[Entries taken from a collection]
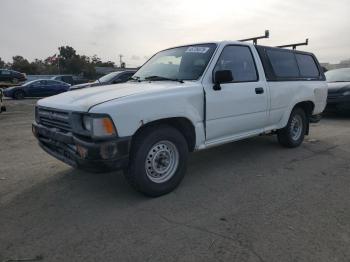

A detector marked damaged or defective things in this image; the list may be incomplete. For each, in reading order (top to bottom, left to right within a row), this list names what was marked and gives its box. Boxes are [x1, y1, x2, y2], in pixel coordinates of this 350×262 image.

damaged hood [37, 81, 189, 111]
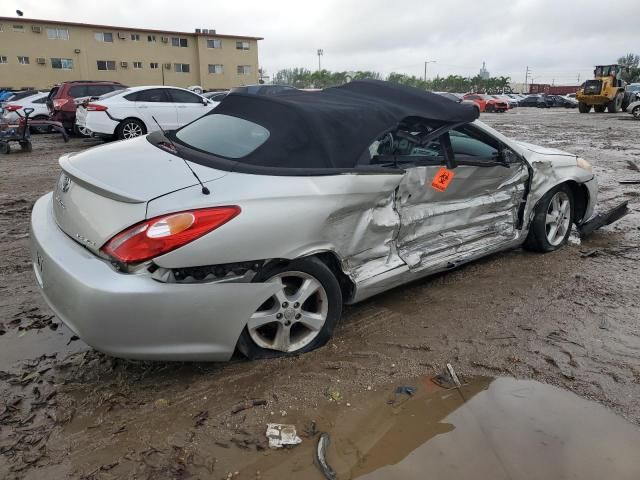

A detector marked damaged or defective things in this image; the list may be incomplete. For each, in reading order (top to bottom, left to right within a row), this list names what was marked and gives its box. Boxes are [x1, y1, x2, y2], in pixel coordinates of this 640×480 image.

damaged passenger door [396, 124, 528, 272]
detached bumper piece [576, 201, 628, 236]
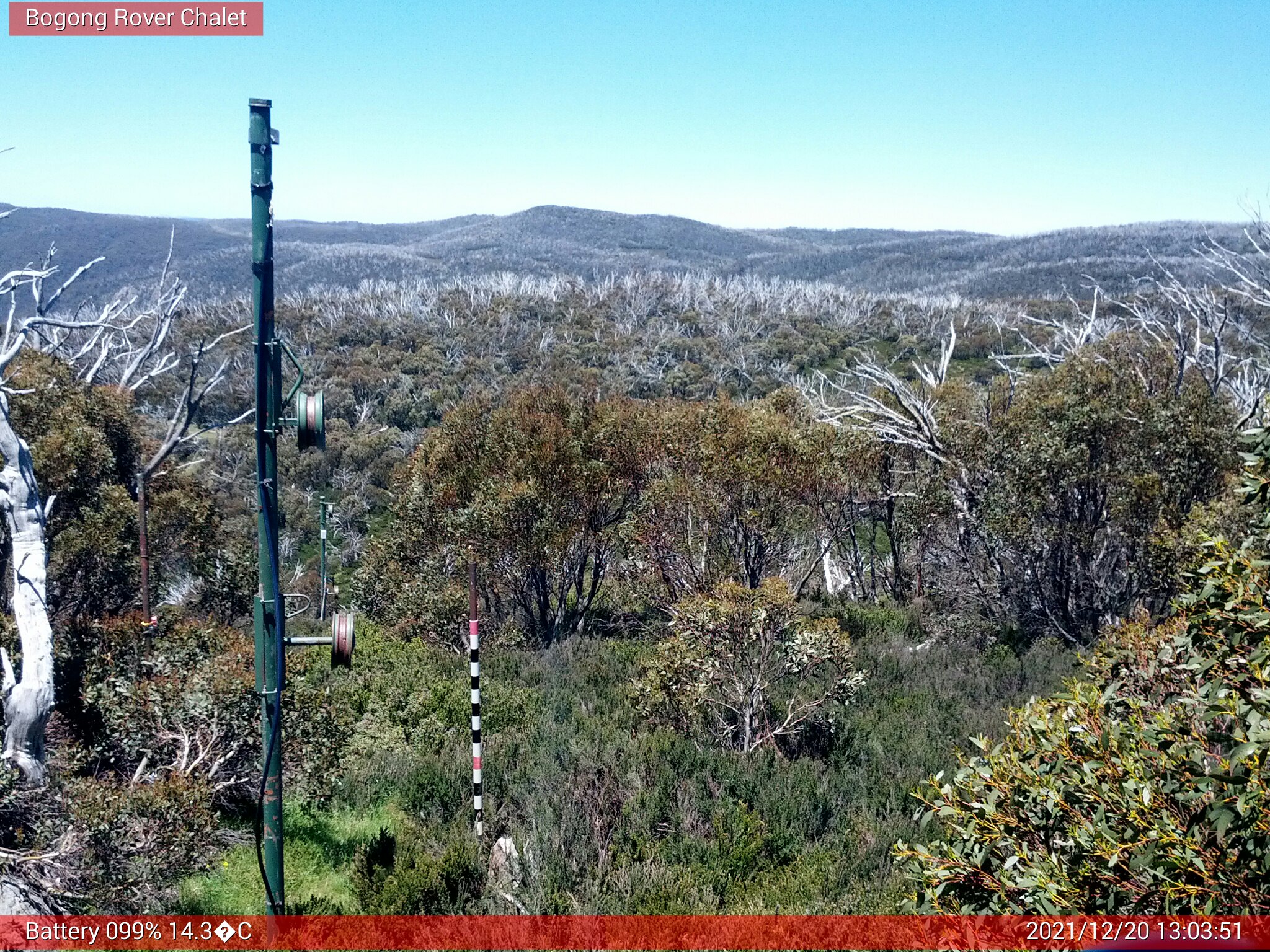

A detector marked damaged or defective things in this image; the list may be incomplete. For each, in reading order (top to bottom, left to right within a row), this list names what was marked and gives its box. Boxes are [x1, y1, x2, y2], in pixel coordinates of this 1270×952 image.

metal pole with rust [250, 97, 285, 919]
metal pole with rust [469, 563, 482, 837]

● TASK DETAILS
In the listing, take the lines from the line with "this 640×480 image." up to and including the line with "detached bumper piece [576, 201, 628, 236]", and swap "detector" for "annotator". Give back only those lines with nothing else changed.

● SOLUTION TO THE EXERCISE
A annotator marked damaged or defective things in this image; the list may be incomplete. For each, in reading order (top to bottom, left to right within a row), this list names what was marked and gives its box. Boxes are [x1, y1, x2, y2], in pixel coordinates of this 640×480 image.

damaged passenger door [396, 124, 528, 272]
detached bumper piece [576, 201, 628, 236]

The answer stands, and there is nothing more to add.